Perhaps it is this that makes some people nervous about our literature branching out well beyond home: It feels like a betrayal. Although we’re a country of readers famous for waking up one morning and realizing that even the Germans (well, especially the Germans) were reading us, our dirty secret is that we don’t actually know how to feel about it. Who are we, after all, to write internationalist books that even the Europeans like? It is a rite of passage to abandon home, and to act out of passion rather than duty.
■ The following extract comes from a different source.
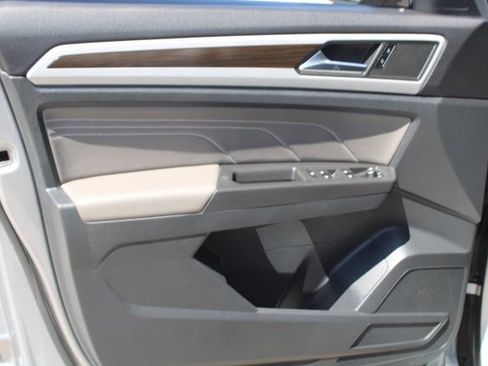 Used 2022 Volkswagen Atlas SE FWD image 12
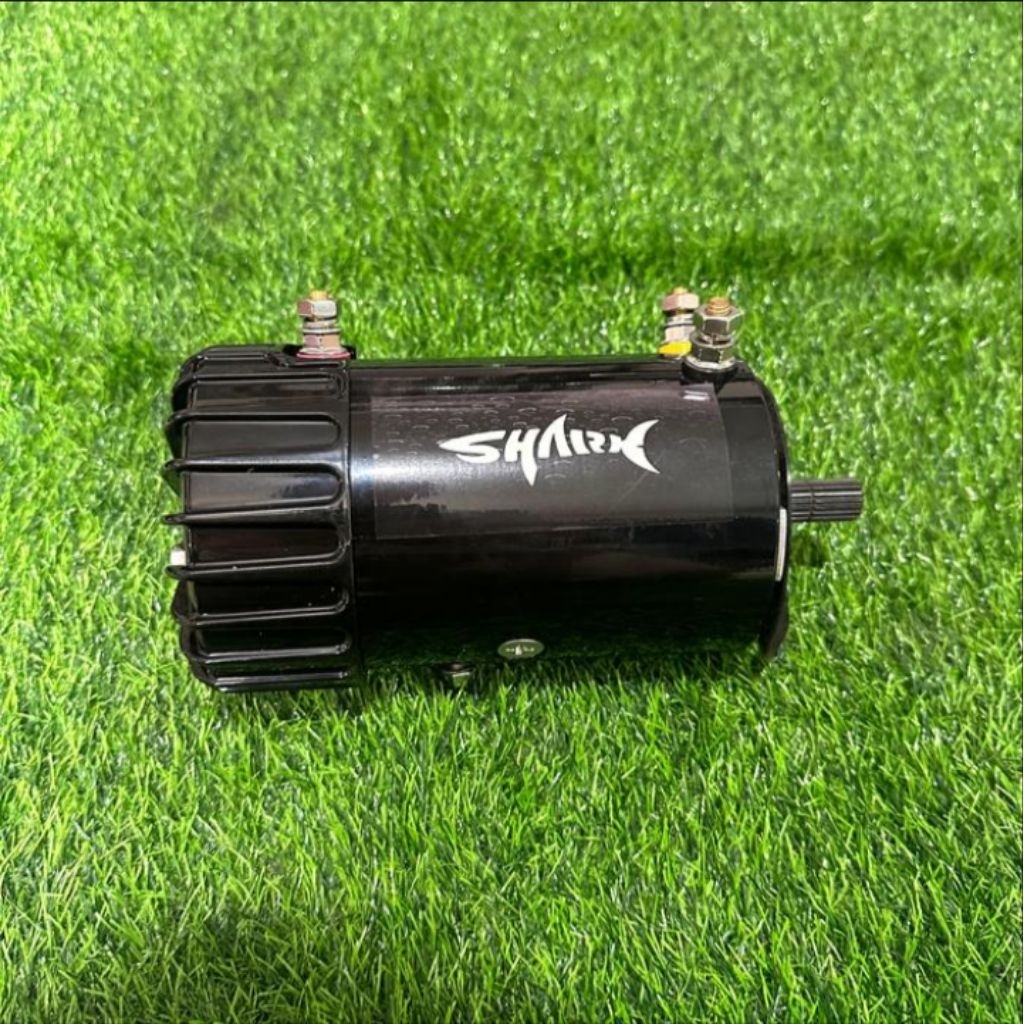 Motor dinamo shark 12 V 7.2 HP untuk winch warn model 9.5 XP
Woman in Bronze is a passionate book that does honour to all its homes.

– Michael Redhill

Other Comments About Woman in Bronze

Woman in Bronze, the third novel from Canadian Antanas Sileika, is a wonderfully engaging story of a young artist’s extraordinary journey from war-torn Europe to Bohemian Paris during the roaring ’20s.

– Calgary Herald

Bravo, Sileika, for capturing this struggle for artistic integrity in a compelling and highly readable novel.

– Edmonton Journal

The novel never loses an underlying intelligence that repays meditation on the part of the reader, a process aided by a prose that keeps itself in trim order

– Toronto Star

Sileika has proven himself to be an adroit storyteller

– Victoria Times Colonist

The successes of Woman in Bronze — its evocation of a bygone era, the story’s tragic sweep, and the kind of high romanticism that sees the hero turn away from his moment of triumph — have a grandiosity and pathos any verismo composer would love

– Vancouver Sun

Toronto novelist Antanas Sileika infuses everything he creates with an intelligent, human touch that makes his writing a pleasure to read.